Perhaps the universe does sometimes give us exactly what we want. I am now in, as best I can tell, something like resilience boot camp. Nothing is terrible right now. But everything is also just a little bit not quite right:
- I'm finally getting back into the habit of exercise after having that awful Cold to End all Colds and my workouts aren't bad, but they aren't great either. I can feel muscles during and afterward, so that's good. But I feel worn out even while I exercise. I have not had that awesome triumphant badass rockstar experience in ages.
- I am working on my dissertation most days. But the work is s l o w going, and that is being charitable. Yesterday I spent an hour fixing my template because somehow everything went right-aligned. ?! I am lucky to write a sentence--one sentence--these days.
- All my acts of housewifery take what seems like forever to achieve. Making the bed feels like a morning-long chore. How is it that one person can dirty up so many dishes in one day? How does one cat shed so much hair?
- There has been more (and more varied) social time and it has been taking shapes that are unfamiliar to me.

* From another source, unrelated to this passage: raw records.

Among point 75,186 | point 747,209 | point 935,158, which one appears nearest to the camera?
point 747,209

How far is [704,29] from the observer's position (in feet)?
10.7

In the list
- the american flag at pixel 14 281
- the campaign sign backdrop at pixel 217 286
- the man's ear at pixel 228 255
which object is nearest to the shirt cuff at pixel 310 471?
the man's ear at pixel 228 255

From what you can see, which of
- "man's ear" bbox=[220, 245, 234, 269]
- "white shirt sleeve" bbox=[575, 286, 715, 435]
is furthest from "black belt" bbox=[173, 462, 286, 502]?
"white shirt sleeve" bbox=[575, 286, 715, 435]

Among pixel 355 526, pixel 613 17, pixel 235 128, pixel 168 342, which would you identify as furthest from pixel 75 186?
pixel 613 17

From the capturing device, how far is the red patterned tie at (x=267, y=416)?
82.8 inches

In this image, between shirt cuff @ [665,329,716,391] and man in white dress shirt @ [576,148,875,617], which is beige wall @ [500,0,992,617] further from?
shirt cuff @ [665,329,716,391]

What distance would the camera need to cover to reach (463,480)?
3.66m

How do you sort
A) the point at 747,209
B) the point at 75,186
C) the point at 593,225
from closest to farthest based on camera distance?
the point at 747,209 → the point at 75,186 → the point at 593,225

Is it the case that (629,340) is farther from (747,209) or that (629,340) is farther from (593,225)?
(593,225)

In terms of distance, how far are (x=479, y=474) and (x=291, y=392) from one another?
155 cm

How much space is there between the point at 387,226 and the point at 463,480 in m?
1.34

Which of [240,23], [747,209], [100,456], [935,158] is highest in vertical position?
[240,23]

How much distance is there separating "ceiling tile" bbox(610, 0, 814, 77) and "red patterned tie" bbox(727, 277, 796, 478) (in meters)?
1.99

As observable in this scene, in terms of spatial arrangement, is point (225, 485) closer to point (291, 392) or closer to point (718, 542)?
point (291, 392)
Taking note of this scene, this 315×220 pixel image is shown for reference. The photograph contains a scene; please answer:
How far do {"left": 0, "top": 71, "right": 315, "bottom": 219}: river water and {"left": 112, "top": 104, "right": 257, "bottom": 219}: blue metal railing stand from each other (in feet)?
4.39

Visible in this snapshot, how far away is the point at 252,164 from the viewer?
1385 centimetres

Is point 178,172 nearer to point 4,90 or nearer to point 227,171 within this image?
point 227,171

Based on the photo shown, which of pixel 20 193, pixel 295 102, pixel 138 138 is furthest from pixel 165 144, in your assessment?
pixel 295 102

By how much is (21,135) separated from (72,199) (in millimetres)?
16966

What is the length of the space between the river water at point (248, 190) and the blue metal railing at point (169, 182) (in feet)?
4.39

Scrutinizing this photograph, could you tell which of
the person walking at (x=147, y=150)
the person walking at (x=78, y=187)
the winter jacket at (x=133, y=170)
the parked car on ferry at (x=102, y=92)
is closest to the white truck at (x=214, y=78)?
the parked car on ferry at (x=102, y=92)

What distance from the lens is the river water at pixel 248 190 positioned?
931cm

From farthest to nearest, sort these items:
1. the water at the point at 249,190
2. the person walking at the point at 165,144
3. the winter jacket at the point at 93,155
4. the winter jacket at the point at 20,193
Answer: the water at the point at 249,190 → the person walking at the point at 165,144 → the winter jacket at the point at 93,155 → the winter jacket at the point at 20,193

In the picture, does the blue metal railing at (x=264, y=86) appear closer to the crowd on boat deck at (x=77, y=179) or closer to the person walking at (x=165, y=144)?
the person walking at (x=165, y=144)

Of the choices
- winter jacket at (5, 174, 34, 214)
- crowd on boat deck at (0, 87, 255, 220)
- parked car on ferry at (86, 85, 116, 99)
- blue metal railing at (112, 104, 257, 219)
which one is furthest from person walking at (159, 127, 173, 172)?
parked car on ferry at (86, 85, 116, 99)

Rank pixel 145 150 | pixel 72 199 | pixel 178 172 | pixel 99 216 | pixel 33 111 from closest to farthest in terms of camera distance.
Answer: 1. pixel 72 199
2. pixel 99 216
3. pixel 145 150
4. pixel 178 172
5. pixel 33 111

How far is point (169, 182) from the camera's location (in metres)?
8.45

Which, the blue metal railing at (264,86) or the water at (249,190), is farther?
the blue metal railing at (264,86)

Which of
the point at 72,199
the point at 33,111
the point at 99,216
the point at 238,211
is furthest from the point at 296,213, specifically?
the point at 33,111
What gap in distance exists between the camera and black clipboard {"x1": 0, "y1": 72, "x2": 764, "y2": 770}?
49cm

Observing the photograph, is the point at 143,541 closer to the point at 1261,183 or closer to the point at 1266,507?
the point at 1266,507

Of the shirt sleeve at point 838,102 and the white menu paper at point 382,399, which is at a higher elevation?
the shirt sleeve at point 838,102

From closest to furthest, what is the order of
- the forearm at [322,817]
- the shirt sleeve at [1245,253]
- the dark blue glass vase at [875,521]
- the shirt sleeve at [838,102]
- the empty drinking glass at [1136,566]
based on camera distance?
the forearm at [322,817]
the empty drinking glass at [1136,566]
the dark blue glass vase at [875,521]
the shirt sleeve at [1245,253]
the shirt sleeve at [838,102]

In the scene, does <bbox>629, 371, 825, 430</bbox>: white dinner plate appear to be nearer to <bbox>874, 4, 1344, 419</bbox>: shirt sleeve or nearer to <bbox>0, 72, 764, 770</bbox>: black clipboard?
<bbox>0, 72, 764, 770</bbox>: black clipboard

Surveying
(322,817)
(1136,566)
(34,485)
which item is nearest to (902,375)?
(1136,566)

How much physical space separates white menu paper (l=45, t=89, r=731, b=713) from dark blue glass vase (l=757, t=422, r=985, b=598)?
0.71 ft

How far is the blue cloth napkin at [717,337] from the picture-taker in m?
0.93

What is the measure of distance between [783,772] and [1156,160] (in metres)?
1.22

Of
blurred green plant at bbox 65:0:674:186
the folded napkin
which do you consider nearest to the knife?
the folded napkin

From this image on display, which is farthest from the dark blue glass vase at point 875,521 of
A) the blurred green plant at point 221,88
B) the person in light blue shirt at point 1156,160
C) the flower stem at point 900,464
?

I walk away from this time feeling sort of emotionally sore--not in pain, but as though I've worked some social-emotional muscles and I can feel them. I walk away not quite knowing if I've worked these muscles properly, with good (sustainable, beneficial) form.
Right now nothing is bad, nothing is dire. I am not injured. I am not completely stalled. I'm just sluggish. Slow. Easily distracted. Tired. A little sore. Feeling my bones and my age and my worries deeply. If I was in real pain, I would (and should!) stop, rest, and heal. I am not in real pain; I am in minor ache. Proceed with caution, but don't stop moving. I don't want this to be my new forever pace, but I need to see this as an actual pace, and I need to remember to reward myself for movement that is mostly forward. I am going. I have not stalled. I can keep going. It might take a few more cups of coffee, a few more naps, a few more binge-recovery days; it might take a few novels, a massage or two, and a face mask.
This--and not some glamorous, All Set, shiny, couture fantasy--this is what resilience looks like. It's slogging on and being willing to be ungraceful, inelegant, dirty, a little bloated, tired, frazzled, behind, late, slow, wrong, out of breath, off beat, out of tune, underpracticed, and emotionally disheveled. And doing it again tomorrow. And then the next day. And then, when this season of dishevelment is past, when things are a little shinier, more polished, smoother, faster, and prettier, it means a stronger, more grateful, more joyful core.
There's a fight song in here somewhere, but I'm too tired to write it.